自分は何も臆することなく、決して気後れしない――と。
「リンベルさん。絶対ですよ、お泊まり会!」
「あっ」
ガーネット様は、言葉だけ残して、ノエル様の所に、飛ぶように行ってしまいました。
そして、ノエル様の前で、軽く跳ねたり、手を広げたり。
先ほど大事件を起こしたガーネット様が、嬉しそうに喋りかける様は、大いに人の目を引いています。
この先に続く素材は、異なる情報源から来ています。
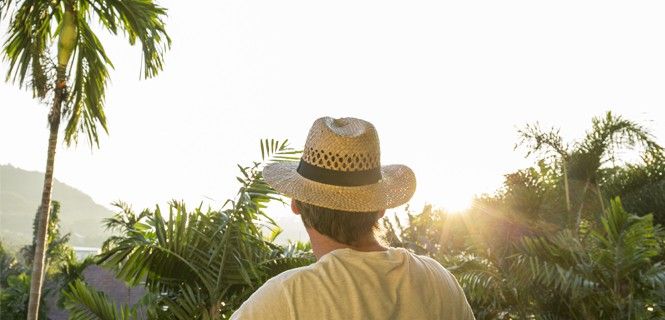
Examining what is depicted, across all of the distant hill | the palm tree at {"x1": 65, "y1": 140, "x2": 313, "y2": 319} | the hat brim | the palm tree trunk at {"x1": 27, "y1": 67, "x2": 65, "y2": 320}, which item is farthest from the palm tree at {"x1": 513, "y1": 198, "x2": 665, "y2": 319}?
the distant hill

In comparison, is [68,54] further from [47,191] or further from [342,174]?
[342,174]

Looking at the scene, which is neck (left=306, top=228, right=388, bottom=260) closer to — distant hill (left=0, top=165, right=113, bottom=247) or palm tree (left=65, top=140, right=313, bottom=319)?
palm tree (left=65, top=140, right=313, bottom=319)

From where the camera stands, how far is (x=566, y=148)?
942 centimetres

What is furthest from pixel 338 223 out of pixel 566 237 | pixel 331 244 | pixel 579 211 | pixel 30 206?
pixel 30 206

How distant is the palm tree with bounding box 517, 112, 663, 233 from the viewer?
886 centimetres

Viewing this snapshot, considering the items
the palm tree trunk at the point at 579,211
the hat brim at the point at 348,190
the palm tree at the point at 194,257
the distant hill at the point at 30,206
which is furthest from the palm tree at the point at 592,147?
the distant hill at the point at 30,206

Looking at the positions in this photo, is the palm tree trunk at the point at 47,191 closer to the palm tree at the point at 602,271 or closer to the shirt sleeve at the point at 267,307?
the palm tree at the point at 602,271

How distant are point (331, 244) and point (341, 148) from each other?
0.24m

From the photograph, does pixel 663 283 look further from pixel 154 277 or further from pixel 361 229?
pixel 361 229

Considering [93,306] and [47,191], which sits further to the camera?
[47,191]

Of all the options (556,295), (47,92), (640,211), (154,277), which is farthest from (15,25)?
(640,211)

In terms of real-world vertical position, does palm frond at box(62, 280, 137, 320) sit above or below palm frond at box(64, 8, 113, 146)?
below

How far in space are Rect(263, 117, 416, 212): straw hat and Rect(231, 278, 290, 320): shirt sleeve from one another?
24 centimetres

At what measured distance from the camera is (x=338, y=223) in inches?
51.0
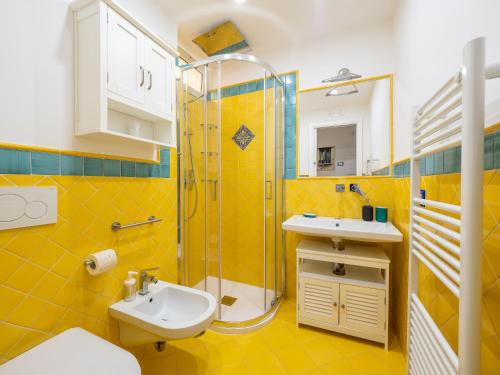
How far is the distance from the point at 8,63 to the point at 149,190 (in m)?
0.92

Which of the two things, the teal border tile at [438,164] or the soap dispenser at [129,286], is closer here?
the teal border tile at [438,164]

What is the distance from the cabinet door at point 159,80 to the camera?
52.6 inches

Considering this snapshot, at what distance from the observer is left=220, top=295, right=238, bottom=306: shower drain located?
2008mm

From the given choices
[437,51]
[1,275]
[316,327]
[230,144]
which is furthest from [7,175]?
[316,327]

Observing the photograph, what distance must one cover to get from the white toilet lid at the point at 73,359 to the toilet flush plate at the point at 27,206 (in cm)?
55

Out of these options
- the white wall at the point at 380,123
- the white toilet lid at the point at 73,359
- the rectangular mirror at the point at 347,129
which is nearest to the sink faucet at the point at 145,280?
the white toilet lid at the point at 73,359

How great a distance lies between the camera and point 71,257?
112 cm

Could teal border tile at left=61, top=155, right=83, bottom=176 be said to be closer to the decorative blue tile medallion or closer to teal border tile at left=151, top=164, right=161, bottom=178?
teal border tile at left=151, top=164, right=161, bottom=178

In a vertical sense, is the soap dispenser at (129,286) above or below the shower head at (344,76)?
below

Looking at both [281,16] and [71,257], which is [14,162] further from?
[281,16]

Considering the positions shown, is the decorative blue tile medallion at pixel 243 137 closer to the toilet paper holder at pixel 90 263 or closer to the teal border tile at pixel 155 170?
the teal border tile at pixel 155 170

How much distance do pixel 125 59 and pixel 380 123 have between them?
201cm

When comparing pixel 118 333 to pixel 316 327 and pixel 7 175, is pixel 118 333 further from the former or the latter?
pixel 316 327

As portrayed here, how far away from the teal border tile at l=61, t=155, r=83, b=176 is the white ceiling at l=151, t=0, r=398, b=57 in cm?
142
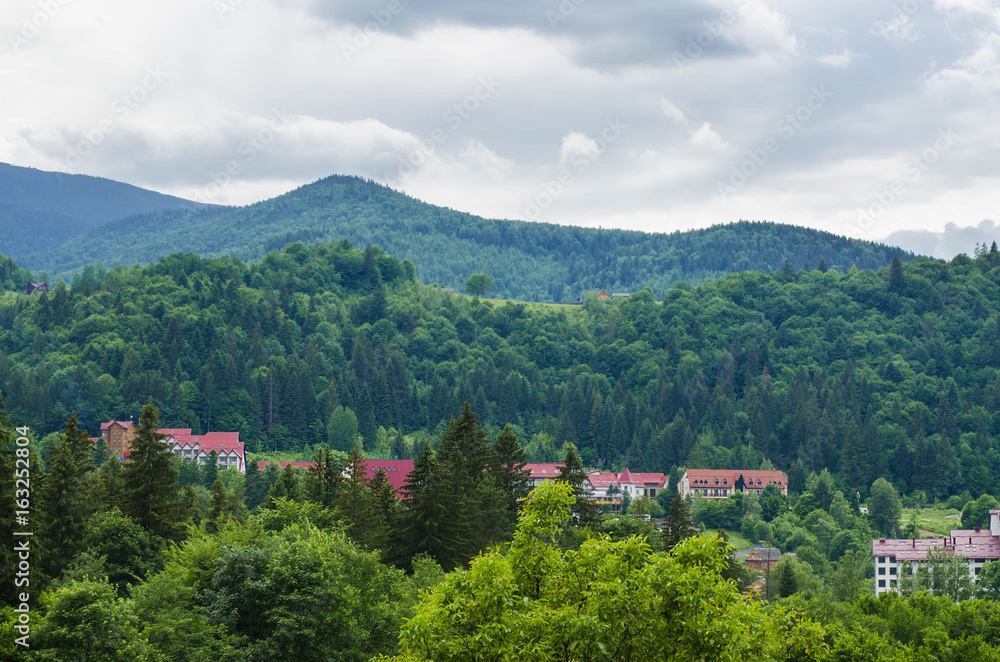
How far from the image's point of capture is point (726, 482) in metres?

私にとってもう既に、二人は遠く。何を喋っているのかも聞こえませ――。
「はぁ!? ゴンベ!?」
ノエル様の声が響きました。
ガーネット様はノエル様に頭を下げています。
何があったのでしょうか。ノエル様の表情。とっても怒っています。
だけどすぐに二人は、また先ほどと同じように話し始めました。
「なー、ええん?」
「……スイカさん? 何が、ですか?」
「いや、知らんけど」
スイカさんは、テーブルの大皿を持ち上げ、自分の皿にお菓子をざらざらと入れながら言いました。
「あんた、ノエル・リンウッドと話す為に頑張ってたんやろ? あのガーネットさんを助けたのもあんたや。今がええ機会やで。行ってきい」
……全く。
この人は私を、いつから見ていたんでしょう。もしかして最初から?
でも。
「もう、いいんです」
私はスイカさんの皿の中から、ひとつ、オレンジを取りました。
「それより私、スイカさんのお話、聞きたいです。北部でのこととか、色々」
オレンジを口に運んだ私を見て、スイカさんは呆気にとられたような顔をしました。
それから、とびきりの笑顔で言ったんです。
「よっしゃ! ほな今日は朝までコースやな!」
「あ、朝までですか? 明日からいきなり授業ですし、そこまでするつもりは……」
「ええやん! 商売人は体力が資本やで!」
「……そうですね。では、一緒に日の出でも見ましょうか」
「よっしゃ、その意気や! とりあえず外行こ。ここうるさいわぁ!」
スイカさんは山盛りの皿を持って、テラスの方に歩いて行ってしまいました。
私もすぐに、そちらに行きます。
だけど、最後にもう一度だけ。
私は、振り向いて、その姿を目に、焼き付けました。
ガーネット様と、ノエル様。二人のお姿を、燦然と輝く双子星を――。